## Extrait présenté
= = =

Plaignant
M. Christian Bolduc
Mis en cause
M. Patrick Lagacé, journaliste et animateur, l’émission « Les Francs-Tireurs »; Me Denis Bélisle, directeur général des affaires juridique et Télé-Québec et Zone3
Résumé de la plainte
M. Christian Bolduc porte plainte contre le journaliste et animateur M. Patrick Lagacé et la chaîne de télévision publique Télé-Québec, concernant deux épisodes de l’émission « Les Francs-tireurs », soit l’épisode 216 diffusé le 8 novembre 2006, à l’intérieur duquel le plaignant conteste un reportage intitulé « Les théories du complot », et l’épisode 222 où M. Lagacé s’entretient avec l’animateur et journaliste M. Gilles Proulx. Le plaignant dénonce particulièrement le manque d’objectivité et d’équilibre du premier reportage ainsi que l’attitude du journaliste qui serait méprisant et non objectif à l’endroit de ses invités.
Griefs du plaignant
M. Christian Bolduc dépose une plainte visant le journaliste et animateur Patrick Lagacé et l’émission « Les Francs-tireurs » diffusée sur les ondes de Télé-Québec. Ses doléances visent d’abord le reportage intitulé « Les théories du complot » diffusé le 8 novembre 2006, lors du 216e épisode. Il soutient que les informations qui y étaient alors présentées étaient inexactes et que le journaliste aurait présenté celles-ci avec malhonnêteté, mauvaise foi et qu’il ne disposait pas des compétences nécessaires pour traiter des complots et pour livrer son opinion sur le sujet. Il ajoute que M. Lagacé et ses recherchistes auraient dû s’informer davantage sur les ouvrages crédibles à propos des théories du complot, afin de maîtriser adéquatement ce sujet. Pour le plaignant, le journaliste a manqué à son devoir de mettre les faits en contexte et de permettre au public de se faire une idée globale de la situation.

= = =

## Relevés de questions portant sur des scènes
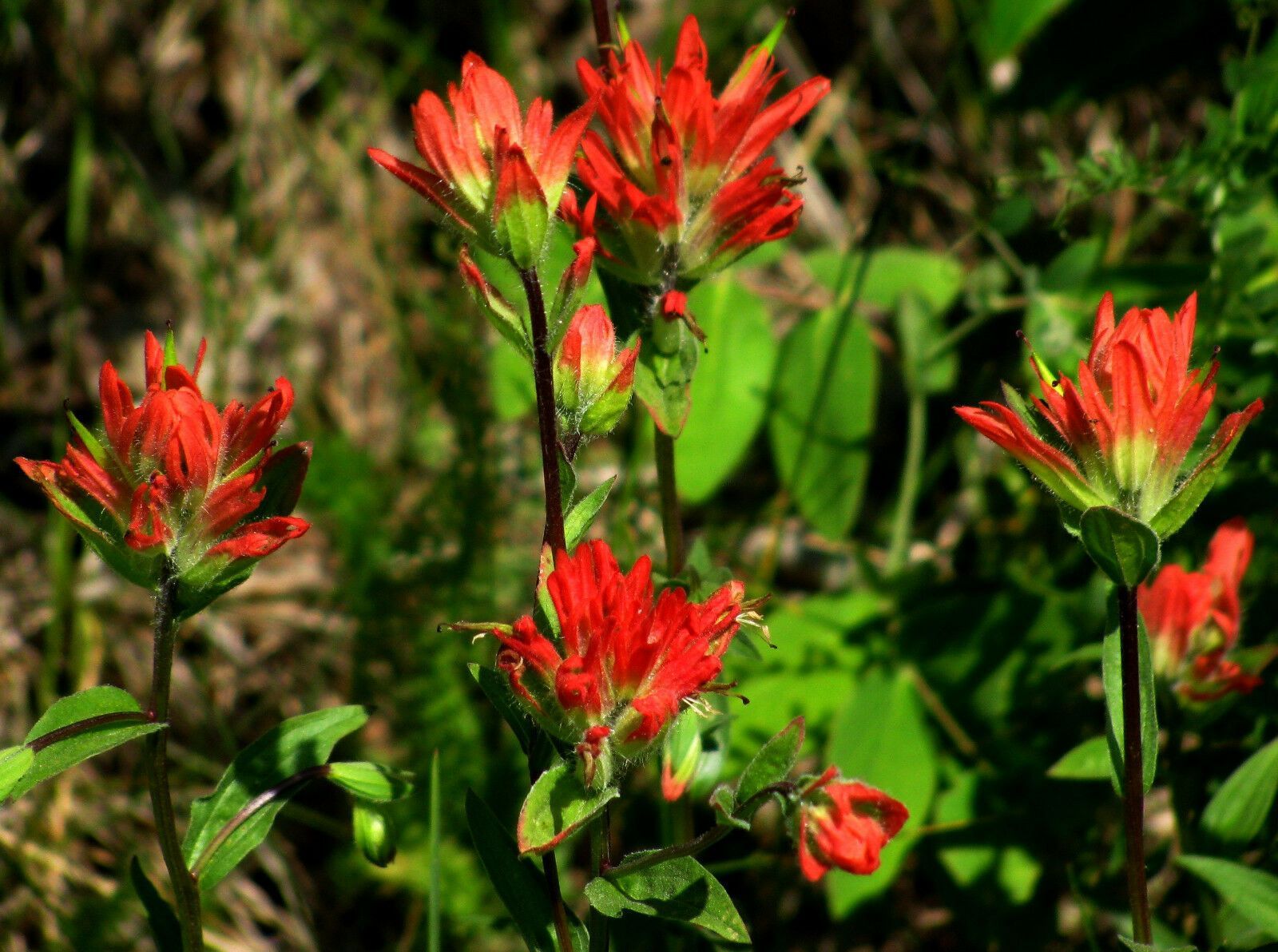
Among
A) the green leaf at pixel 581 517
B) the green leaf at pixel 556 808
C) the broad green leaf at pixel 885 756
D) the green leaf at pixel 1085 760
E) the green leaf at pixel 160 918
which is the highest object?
the green leaf at pixel 581 517

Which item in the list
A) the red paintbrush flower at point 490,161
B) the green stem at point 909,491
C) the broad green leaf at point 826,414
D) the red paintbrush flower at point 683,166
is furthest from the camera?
the green stem at point 909,491

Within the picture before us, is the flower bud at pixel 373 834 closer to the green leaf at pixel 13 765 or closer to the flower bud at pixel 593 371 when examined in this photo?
the green leaf at pixel 13 765

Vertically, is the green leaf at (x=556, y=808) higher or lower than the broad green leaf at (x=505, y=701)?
A: lower

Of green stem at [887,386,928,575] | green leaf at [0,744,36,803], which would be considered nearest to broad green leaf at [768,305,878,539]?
green stem at [887,386,928,575]

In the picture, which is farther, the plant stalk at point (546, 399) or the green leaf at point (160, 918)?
the green leaf at point (160, 918)

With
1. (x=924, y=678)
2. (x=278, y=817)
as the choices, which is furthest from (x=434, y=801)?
(x=278, y=817)

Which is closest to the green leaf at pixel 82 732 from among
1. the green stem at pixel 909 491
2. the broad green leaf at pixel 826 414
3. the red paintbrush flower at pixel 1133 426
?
the red paintbrush flower at pixel 1133 426

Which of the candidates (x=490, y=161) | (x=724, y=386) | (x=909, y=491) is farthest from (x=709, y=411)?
(x=490, y=161)

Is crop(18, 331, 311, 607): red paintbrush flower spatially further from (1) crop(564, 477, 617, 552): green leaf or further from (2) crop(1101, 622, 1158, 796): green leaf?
(2) crop(1101, 622, 1158, 796): green leaf
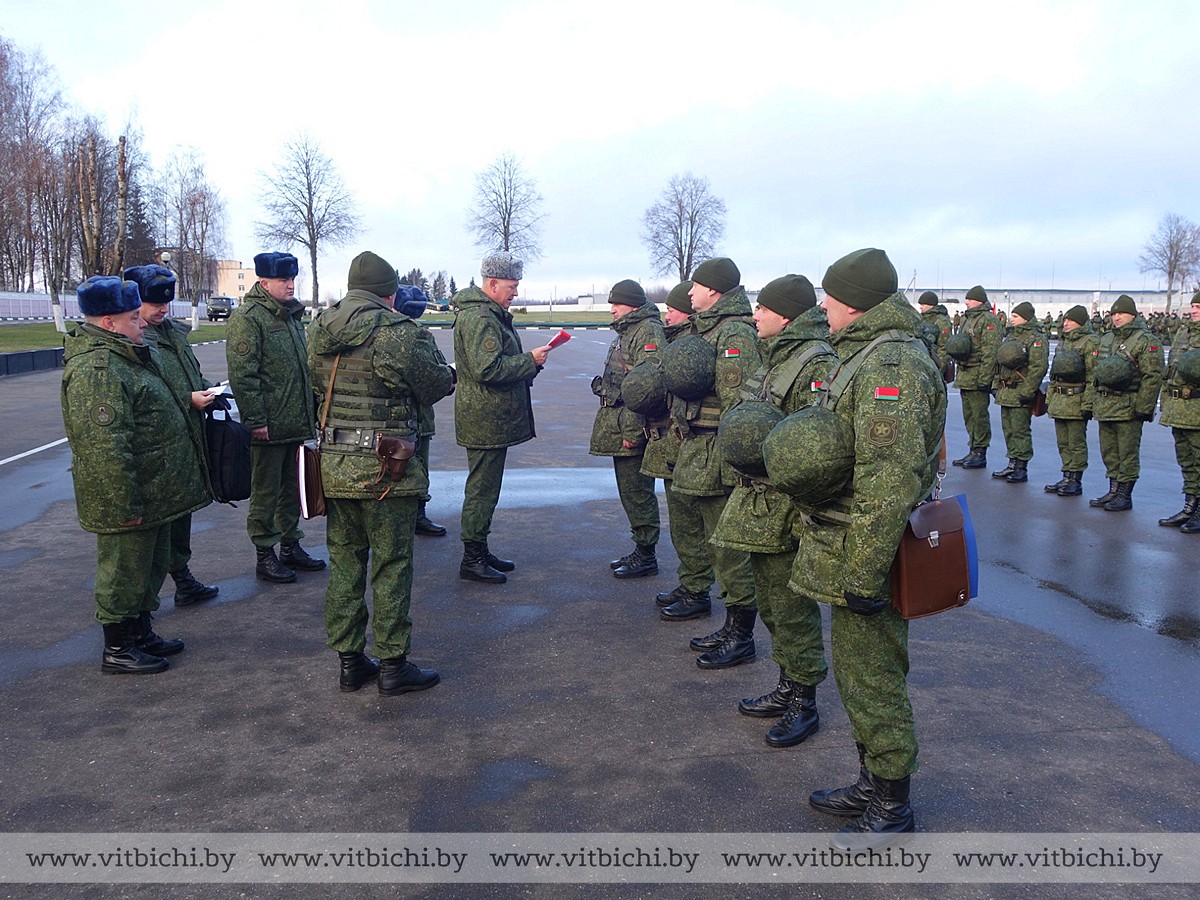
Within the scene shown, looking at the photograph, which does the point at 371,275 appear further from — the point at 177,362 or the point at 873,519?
the point at 873,519

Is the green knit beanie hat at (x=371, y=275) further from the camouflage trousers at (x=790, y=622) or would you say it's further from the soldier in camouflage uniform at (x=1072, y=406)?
the soldier in camouflage uniform at (x=1072, y=406)

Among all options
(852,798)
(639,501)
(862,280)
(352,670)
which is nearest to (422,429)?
(639,501)

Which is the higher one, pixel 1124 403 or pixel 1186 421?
pixel 1124 403

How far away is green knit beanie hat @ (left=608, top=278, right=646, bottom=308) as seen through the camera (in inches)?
264

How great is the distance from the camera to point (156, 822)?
11.2 feet

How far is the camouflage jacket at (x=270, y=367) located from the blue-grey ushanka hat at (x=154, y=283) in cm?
61

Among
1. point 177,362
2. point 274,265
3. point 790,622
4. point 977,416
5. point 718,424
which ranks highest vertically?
point 274,265

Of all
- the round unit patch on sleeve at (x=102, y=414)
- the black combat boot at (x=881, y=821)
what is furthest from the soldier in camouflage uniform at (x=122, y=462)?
the black combat boot at (x=881, y=821)

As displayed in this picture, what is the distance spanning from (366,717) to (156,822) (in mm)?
1071

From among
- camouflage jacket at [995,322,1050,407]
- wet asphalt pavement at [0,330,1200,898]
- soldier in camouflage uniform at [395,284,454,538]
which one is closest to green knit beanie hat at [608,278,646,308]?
soldier in camouflage uniform at [395,284,454,538]

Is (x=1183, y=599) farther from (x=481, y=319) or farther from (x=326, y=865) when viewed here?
(x=326, y=865)

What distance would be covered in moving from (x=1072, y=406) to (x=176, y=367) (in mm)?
8916

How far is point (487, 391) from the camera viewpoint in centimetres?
646

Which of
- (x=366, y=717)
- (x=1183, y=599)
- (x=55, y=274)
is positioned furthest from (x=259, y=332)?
(x=55, y=274)
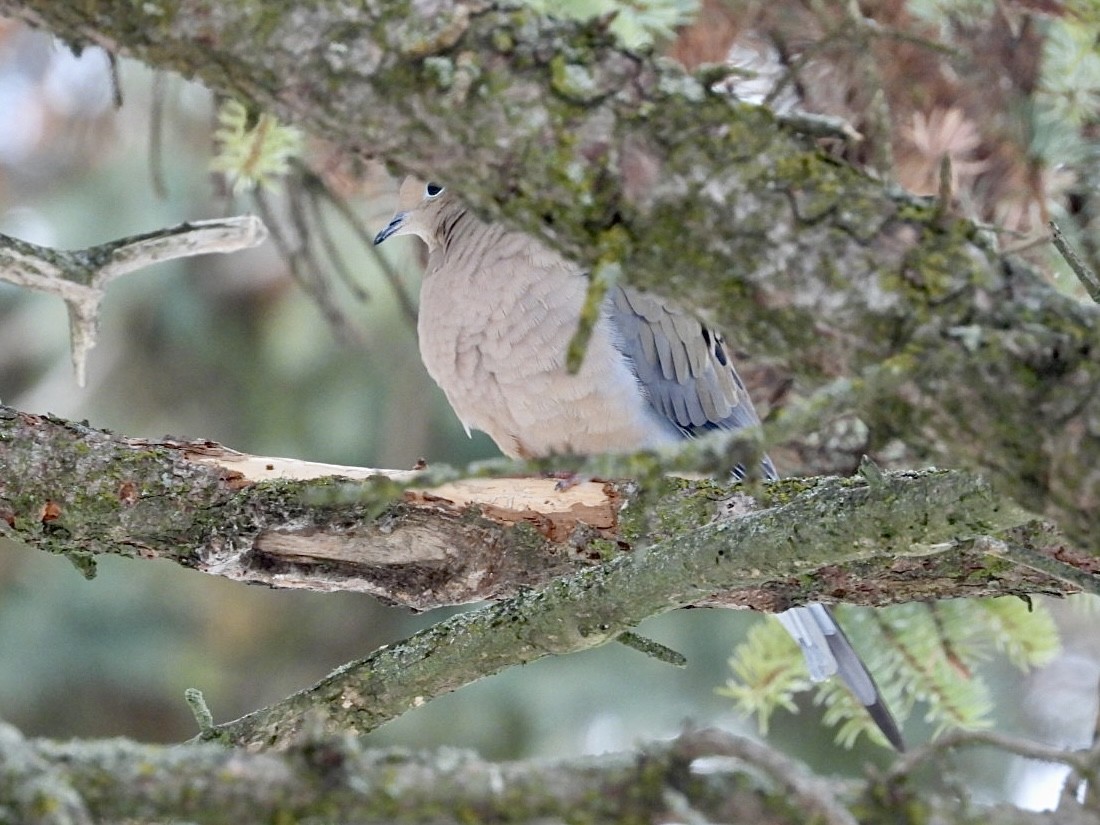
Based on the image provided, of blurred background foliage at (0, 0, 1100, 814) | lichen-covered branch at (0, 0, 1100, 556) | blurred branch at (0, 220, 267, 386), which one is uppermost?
lichen-covered branch at (0, 0, 1100, 556)

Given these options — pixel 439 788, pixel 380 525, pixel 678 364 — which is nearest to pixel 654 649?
pixel 380 525

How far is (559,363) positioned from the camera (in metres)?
2.75

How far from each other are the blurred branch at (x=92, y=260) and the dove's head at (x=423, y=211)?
3.15 feet

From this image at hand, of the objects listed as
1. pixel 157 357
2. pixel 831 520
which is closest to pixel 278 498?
pixel 831 520

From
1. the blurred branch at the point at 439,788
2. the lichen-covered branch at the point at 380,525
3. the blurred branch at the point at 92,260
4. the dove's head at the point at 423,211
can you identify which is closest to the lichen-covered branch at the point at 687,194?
the blurred branch at the point at 439,788

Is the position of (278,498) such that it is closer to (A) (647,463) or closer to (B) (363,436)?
(A) (647,463)

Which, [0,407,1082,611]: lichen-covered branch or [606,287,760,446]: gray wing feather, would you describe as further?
[606,287,760,446]: gray wing feather

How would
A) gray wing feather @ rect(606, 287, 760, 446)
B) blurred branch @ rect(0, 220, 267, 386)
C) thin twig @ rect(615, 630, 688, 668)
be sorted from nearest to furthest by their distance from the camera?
thin twig @ rect(615, 630, 688, 668)
blurred branch @ rect(0, 220, 267, 386)
gray wing feather @ rect(606, 287, 760, 446)

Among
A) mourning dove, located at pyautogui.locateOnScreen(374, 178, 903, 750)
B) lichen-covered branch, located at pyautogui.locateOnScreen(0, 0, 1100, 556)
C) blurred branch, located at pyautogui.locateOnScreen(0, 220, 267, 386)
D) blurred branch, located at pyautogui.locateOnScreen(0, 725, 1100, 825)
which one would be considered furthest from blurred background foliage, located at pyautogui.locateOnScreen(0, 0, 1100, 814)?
blurred branch, located at pyautogui.locateOnScreen(0, 725, 1100, 825)

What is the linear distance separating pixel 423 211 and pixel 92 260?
121 cm

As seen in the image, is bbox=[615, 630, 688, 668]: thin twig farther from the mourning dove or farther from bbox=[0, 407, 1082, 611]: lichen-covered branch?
the mourning dove

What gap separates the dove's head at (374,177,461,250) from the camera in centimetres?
314

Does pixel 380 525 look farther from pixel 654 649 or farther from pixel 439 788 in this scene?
pixel 439 788

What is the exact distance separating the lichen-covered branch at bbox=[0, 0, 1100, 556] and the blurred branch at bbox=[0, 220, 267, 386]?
0.88 meters
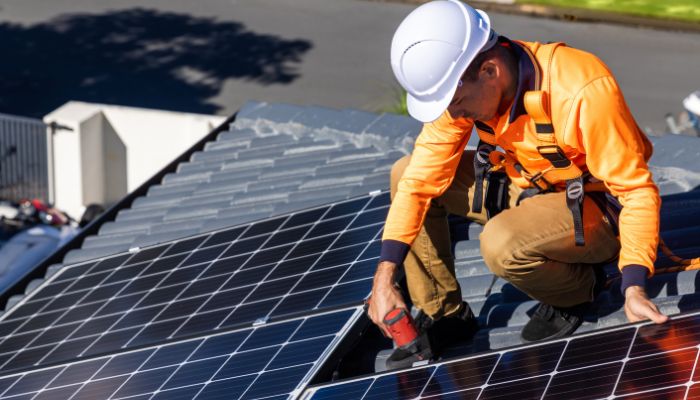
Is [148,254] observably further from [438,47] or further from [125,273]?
[438,47]

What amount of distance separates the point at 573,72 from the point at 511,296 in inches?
69.6

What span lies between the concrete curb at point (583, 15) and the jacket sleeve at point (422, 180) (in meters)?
21.4

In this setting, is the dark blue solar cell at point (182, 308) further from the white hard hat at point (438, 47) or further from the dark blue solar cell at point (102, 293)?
the white hard hat at point (438, 47)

= = =

## À faire
1/ Répondez à ces questions sur l'extrait consacré à la plainte de M. Bolduc :
(a) À quelle date l'épisode 216 a-t-il été diffusé ?
(b) Avec qui M. Lagacé s'entretient-il dans l'épisode 222 ?
(c) Selon le plaignant, sur quoi M. Lagacé et ses recherchistes auraient-ils dû s'informer davantage ?
2/ Poursuivez l'extrait consacré à la plainte de M. Bolduc à partir de sa dernière phrase.
La liste ci-dessus est un matériau distinct de l'extrait.

## Réponses
1/
(a) Le 8 novembre 2006.
(b) Avec l'animateur et journaliste M. Gilles Proulx.
(c) Sur les ouvrages crédibles à propos des théories du complot.

2/
Le plaignant ajoute que ce reportage était biaisé et manquait d’équilibre. Il déplore aussi que l’angle privilégié par le journaliste, soit le discrédit complet des théories « conspirationnistes », sans les expliquer, en invitant un intervenant méconnu et non qualifié, ne visait qu’à ridiculiser une thèse pourtant fort bien documentée par de nombreux spécialistes et ne permettait pas au public de se faire un éclairage multidimensionnel de la problématique des complots politiques aux états-Unis et dans le monde. M. Bolduc soutient également que les intervenants rencontrés par M. Lagacé manquaient de crédibilité et que le journaliste avait, par conséquent, manqué à son devoir d’interroger des gens crédibles sur la question.
Le plaignant dénonce également le style journalistique axé sur la controverse et la confrontation, de même que les méthodes journalistiques pratiquées par M. Lagacé. Il critique le « manque de classe et de respect » du journaliste, envers ses invités, qualifiant notamment son attitude de grossière, d’impolie, d’impertinente et son langage et vocabulaire indignes de ses fonctions invoquant, à ce propos, les deux émissions mises en cause. Ainsi, au sujet de l’épisode 222, au cours duquel M. Lagacé rencontrait l’animateur et journaliste M. Gilles Proulx, le plaignant dénonçait principalement le traitement superficiel de l’information et le comportement « grossier et impoli » de l’animateur des « Francs-tireurs », qui abuserait de familiarité avec M. Proulx. Il dénonce en outre la fin de ce second reportage, où l’on voit M. Lagacé frapper familièrement son invité à l’épaule après l’avoir traité de façon cavalière tout au long de la journée, ce qui démontrerait un comportement non professionnel.
Pour conclure, le plaignant demande à Télé-Québec de démettre M. Lagacé de ses fonctions.
Commentaires du mis en cause
Commentaires de Me Denis Bélisle, directeur général affaires juridiques, ressources humaines et services techniques, Télé-Québec :
En premier lieu, Me Bélisle rappelle que la série « Les Francs-tireurs » est délibérément provocatrice et ne constitue pas une série d’affaires publiques, mais plutôt un magazine qui provoque et suscite la controverse. Selon le représentant des mis-en-cause, le public de cette série sait à quoi s’attendre et il regrette que le plaignant puisse espérer autre chose après les nombreuses années de diffusion de cette émission. Il ajoute que M. Lagacé, dans ce cadre, n’est pas un journaliste d’enquête.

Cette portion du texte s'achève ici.